À la fin de son humble et patient travail d’élucidation, M. Bideaux arrive
aux conclusions suivantes : d’une part, Chappuys n’a retenu pour ses Journées
que les histoires d’auteurs italiens restées inédites en français, à l’exception de
trois nouvelles de Bandello, deux de Straparola et trois de Masuccio déjà
traduites ou adaptées ; d’autre part, pour les nouvelles présentes dans les Cento
novelle scelte, il a traduit directement Sansavino sans jamais recourir au texte
original des nouvelles recueillies dans l’anthologie italienne. Tout au long de
ce savant commentaire, Chappuys, à qui l’on reconnaît d’avoir eu une bonne
connaissance de l’italien, nous est présenté non comme un auteur mais comme
un vulgaire traducteur. C’est à cette aune qu’il est constamment jugé et le
Book Reviews / Comptes rendus / 81
constat n’est guère positif. Dès les premières pages de l’Introduction, on fait
état de « la minceur des mérites littéraires » de son ouvrage (p. 7) et l’on conclut
que les Facétieuses Journées ne sont rien d’autre « qu’une médiocre traduction » (p. 144). Telle est sans doute la tentation à laquelle tout sourcier
s’expose : lire une œuvre par rapport à ses sources et non pour elle-même. On
nous dit que Chappuys « se révèle régulièrement inférieur à ses contemporains » (p. 163). Mais son style est-il vraiment plus « mauvais » que celui de
Belleforest ? On peut en douter.

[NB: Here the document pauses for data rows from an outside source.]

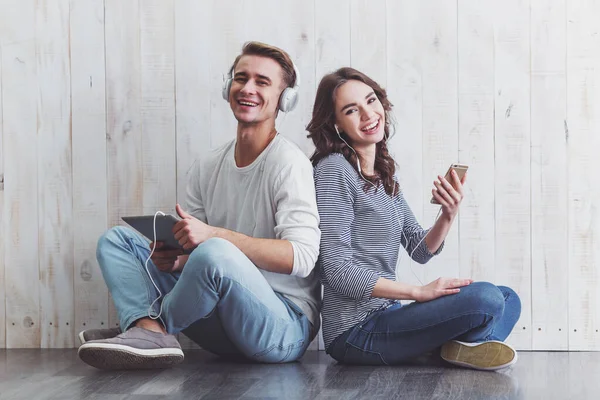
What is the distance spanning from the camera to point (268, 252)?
1.98 metres

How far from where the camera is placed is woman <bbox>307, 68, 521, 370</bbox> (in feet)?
6.54

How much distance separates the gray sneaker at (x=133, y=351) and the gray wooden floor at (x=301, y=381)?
0.10ft

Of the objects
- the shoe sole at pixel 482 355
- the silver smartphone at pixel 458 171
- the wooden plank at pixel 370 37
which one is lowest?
the shoe sole at pixel 482 355

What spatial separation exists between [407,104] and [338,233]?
0.59 m

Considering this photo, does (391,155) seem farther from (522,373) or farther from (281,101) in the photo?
(522,373)

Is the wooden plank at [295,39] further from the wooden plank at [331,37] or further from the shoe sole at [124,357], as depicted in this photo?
the shoe sole at [124,357]

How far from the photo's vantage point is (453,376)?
1.94 meters

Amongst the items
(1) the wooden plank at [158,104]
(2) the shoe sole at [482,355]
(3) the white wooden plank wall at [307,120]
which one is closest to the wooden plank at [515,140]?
(3) the white wooden plank wall at [307,120]

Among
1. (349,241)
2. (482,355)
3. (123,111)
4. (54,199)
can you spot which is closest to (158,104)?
(123,111)

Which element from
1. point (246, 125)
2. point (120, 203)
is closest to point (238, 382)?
point (246, 125)

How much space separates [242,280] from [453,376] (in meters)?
0.58

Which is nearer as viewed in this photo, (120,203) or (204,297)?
(204,297)

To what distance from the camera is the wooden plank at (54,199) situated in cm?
253

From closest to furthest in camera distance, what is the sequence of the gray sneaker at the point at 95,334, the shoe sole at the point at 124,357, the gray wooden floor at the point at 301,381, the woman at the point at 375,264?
the gray wooden floor at the point at 301,381, the shoe sole at the point at 124,357, the woman at the point at 375,264, the gray sneaker at the point at 95,334
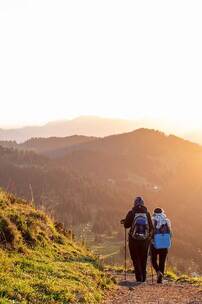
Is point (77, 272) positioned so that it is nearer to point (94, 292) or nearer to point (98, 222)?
point (94, 292)

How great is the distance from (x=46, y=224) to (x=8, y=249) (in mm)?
5037

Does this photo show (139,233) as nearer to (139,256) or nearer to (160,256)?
(139,256)

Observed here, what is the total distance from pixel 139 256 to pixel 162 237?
39.1 inches

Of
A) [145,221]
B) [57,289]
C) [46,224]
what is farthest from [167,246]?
[57,289]

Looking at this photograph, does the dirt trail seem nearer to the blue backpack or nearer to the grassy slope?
the grassy slope

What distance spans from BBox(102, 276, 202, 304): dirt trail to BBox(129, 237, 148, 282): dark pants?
1.15 feet

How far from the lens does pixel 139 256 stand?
17.8m

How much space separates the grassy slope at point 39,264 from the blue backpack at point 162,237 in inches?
86.6

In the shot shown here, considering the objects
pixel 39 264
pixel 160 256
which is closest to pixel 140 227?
pixel 160 256

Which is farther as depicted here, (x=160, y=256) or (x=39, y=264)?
(x=160, y=256)

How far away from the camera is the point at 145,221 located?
56.9 ft

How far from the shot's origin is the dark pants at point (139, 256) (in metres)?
17.6

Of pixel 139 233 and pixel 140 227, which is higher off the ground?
pixel 140 227

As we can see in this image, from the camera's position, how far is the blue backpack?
17808mm
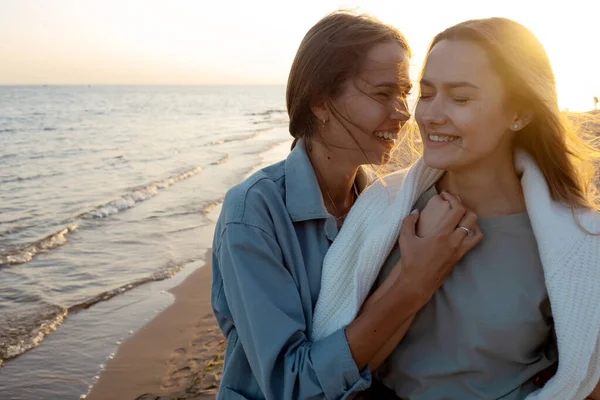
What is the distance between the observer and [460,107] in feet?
7.31

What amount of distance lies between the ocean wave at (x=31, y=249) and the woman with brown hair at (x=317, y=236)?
647 centimetres

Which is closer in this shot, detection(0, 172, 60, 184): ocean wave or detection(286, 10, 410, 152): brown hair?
detection(286, 10, 410, 152): brown hair

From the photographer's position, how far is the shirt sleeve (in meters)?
2.18

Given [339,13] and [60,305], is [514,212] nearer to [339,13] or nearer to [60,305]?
[339,13]

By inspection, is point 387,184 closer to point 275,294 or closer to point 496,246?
point 496,246

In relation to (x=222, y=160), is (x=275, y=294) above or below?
above

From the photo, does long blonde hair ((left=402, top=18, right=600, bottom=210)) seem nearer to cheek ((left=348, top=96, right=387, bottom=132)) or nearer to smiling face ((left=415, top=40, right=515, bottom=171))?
smiling face ((left=415, top=40, right=515, bottom=171))

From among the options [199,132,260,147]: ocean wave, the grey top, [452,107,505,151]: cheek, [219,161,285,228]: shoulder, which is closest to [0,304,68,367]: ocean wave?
[219,161,285,228]: shoulder

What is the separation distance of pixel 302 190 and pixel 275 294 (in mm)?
498

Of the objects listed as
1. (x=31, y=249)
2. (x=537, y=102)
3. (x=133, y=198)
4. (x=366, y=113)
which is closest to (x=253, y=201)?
(x=366, y=113)

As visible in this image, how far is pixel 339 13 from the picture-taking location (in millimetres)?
2828

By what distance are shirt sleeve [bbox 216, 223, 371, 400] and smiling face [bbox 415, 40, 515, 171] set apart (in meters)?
0.73

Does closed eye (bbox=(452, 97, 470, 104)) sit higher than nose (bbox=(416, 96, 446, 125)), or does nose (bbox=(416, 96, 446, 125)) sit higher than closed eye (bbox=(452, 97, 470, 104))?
closed eye (bbox=(452, 97, 470, 104))

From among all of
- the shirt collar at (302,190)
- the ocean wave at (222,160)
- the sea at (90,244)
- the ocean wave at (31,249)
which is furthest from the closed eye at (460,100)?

Et si, comme le notait le regretté Michel
Simonin, les Journées ont été un « échec éditorial », c’est peut-être moins parce
qu’elles sont « mal écrites » que parce que la mode a changé. Si les Boaistuau
et les Belleforest ont eu tant de succès c’est probablement que, conscients du
déclin de la nouvelle à l’italienne, ils ont su adapter leur matière et « l’hispaniser » pour répondre aux nouveaux goûts du lectorat.
Si les Journées de Chappuys sont vraiment « un volume hâtivement
composé » (p. 163) et dépourvu de valeur littéraire réelle, on peut d’ailleurs se
demander s’il valait la peine de nous en offrir la réédition dans un savant
ouvrage de neuf cents pages. Pourquoi avoir tant travaillé sur un texte prétendument si médiocre ? Rassurons Michel Bideaux : il n’a pas fait fausse route ;
il a même ouvert le chemin à de futurs chercheurs, férus de poétique, de
rhétorique et de stylistique, et qui, s’ils ont un tempérament littéraire, sauront
montrer tout l’intérêt d’un texte qui mérite d’être relu pour lui-même comme
l’œuvre d’un écrivain qui savait écrire. Il suffit de prendre comme exemple
l’« Avis » liminaire de l’auteur. Ce préambule est-il imité de Sansovino et de
tous les imitateurs du Décaméron ? Voire. Qu’on en lise une ou deux phrases
et l’on en goûtera toute la saveur :
Amy Lecteur, qui te veux aucunes fois recreer l’esprit, je t’ay amassé ces Nouvelles
non encore veues ny ouyes de nos François pour les plus plaisantes qui se puissent lire,
selon qu’en imitant le gentil Bocace elles ont esté recitées en dix journées, par dix
personnes, cinq Dames Françoises et cinq jeunes hommes François, estant sortis de
Tours aux mois printaniers, pour prendre durant ce temps le plaisir des bois, des champs,
des prez, des ruisseaux, des monts, des estangs, des beaux vergers et jardins de plaisance
desquels le beau pays de Touraine est plein. (p. 211–12)
A-t-on jamais fait plus bel éloge du « Jardin de la France » ? Sachons gré à
Michel Bideaux de nous permettre de lire et de relire Chappuys, sans doute
traducteur lyonnais et parisien mais aussi écrivain tourangeau.